Cas saß am Steinstrand und starrte auf den dunklen See. In der Hand hielt er das Armband mit dem Mondstein. Sein Handy lag Zuhause – ausgeschaltet. 

So wusste er nicht, wann es passierte, denn niemand würde ihn erreichen können. 

Cas wollte nicht auf ihren Tod warten, er wollte, dass sie lebte, er wollte sie festhalten und zurück ins Leben ziehen. 

War es denn so schwer für sie, zu leben? Für ihn? Für sich selbst? Für all die Tage, die sie haben könnte? Für ihre Zukunft? 

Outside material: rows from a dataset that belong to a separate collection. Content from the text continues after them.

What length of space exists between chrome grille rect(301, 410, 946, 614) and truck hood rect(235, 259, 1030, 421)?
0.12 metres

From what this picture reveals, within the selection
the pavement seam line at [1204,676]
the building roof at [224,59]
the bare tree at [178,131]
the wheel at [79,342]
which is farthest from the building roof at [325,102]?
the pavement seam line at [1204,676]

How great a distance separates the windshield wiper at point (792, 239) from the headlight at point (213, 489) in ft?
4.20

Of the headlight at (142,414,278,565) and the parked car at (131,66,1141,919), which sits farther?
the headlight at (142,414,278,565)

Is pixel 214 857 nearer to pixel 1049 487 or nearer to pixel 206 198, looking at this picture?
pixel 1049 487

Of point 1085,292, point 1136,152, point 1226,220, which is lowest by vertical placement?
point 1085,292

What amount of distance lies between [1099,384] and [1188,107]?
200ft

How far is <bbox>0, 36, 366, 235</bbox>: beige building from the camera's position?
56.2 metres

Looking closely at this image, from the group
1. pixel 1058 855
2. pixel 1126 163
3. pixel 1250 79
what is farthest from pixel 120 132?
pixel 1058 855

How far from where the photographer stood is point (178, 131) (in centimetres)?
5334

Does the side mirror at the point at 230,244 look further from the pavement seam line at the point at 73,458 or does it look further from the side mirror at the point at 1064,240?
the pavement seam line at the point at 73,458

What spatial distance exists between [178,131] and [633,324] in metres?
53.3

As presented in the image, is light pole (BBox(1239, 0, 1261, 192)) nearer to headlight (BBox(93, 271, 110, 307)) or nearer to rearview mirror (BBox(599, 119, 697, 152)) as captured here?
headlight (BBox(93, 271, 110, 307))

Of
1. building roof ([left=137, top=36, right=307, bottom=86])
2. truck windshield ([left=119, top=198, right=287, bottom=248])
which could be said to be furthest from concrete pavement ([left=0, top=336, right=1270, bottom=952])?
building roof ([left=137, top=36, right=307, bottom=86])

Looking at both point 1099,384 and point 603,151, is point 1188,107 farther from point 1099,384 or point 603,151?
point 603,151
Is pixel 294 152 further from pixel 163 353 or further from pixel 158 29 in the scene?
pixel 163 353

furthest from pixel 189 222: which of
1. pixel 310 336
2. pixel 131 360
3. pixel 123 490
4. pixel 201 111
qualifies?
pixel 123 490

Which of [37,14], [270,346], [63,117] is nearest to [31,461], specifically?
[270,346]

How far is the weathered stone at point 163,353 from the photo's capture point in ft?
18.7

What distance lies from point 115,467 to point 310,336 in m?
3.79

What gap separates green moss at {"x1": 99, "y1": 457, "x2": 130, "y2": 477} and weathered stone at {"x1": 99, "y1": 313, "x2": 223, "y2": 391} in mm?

Cas stand auf und wollte den Mondstein im See versenken, hielt aber mitten in der Bewegung inne. 

Der Stein fühlte sich warm in seiner Hand an. Er wollte ihn nicht hergeben. Wenn er den weißblauen Stein betrachtete, musste er nicht an seine Mum denken, sondern an Lara. 

Cas schaffte es gerade nicht, ihr auch nur zu schreiben. Was sollte er denn sagen? Nele ging es schlecht und die bittere Wahrheit: Sie zerstörte das Herz von Laras Vater. Wie könnte sie ihm das verzeihen? Wie könnte er das seiner Mutter verzeihen? Wie könnte er verzeihen, wenn sie starb?

Nach all den Jahren, nach dem sie zusammen gekämpft hatten? Oder hatte nur er gekämpft? Jetzt kam es ihm jedenfalls so vor. Er sah es auf einmal klar vor sich und es riss ihm fast das Herz raus; Sie wollte sterben. Seine Mum wollte sterben.

Er stand auf, eigentlich wollte er zurück ins Krankenhaus, ließ es aber diesmal sein, fuhr nach Hause und legte sich direkt schlafen. 

Schlafen schien besser als zu warten und es half vermutlich niemanden, wenn er vor Übermüdung umkippte. 

Lara hatte ihn gebeten, auf sich aufzupassen und wenn er schlief, dann tat er es für sie. 

Doch der Schlaf beförderte ihn in die Vergangenheit. Er stand wieder vor seiner alten Schule, das Handy ans Ohr gedrückt und hörte gerade die Nachricht: »Ihre Mutter ist zusammengebrochen. Können Sie ins Krankenhaus kommen?« Beim nächsten Wimpernschlag stand er im Krankenhaus und sah, wie sie Blut hustete. Eine beidseitige Lungenentzündung. Man pumpte sie ein paar Tage mit Antibiotika voll und entließ sie wieder. 

Cas sah, wie sie wieder arbeitete. Sie unterrichtete Deutsch und Englisch in einer Realschule. Er sah, wie sie schwitzte und sich in den Pausen vor Anstrengung übergab. Dann wachte Cas plötzlich bei sich zu Hause auf, in der kleinen Wohnung seiner Mutter in Berlin. Es duftete vertraut nach Lavendel und Kaffee. 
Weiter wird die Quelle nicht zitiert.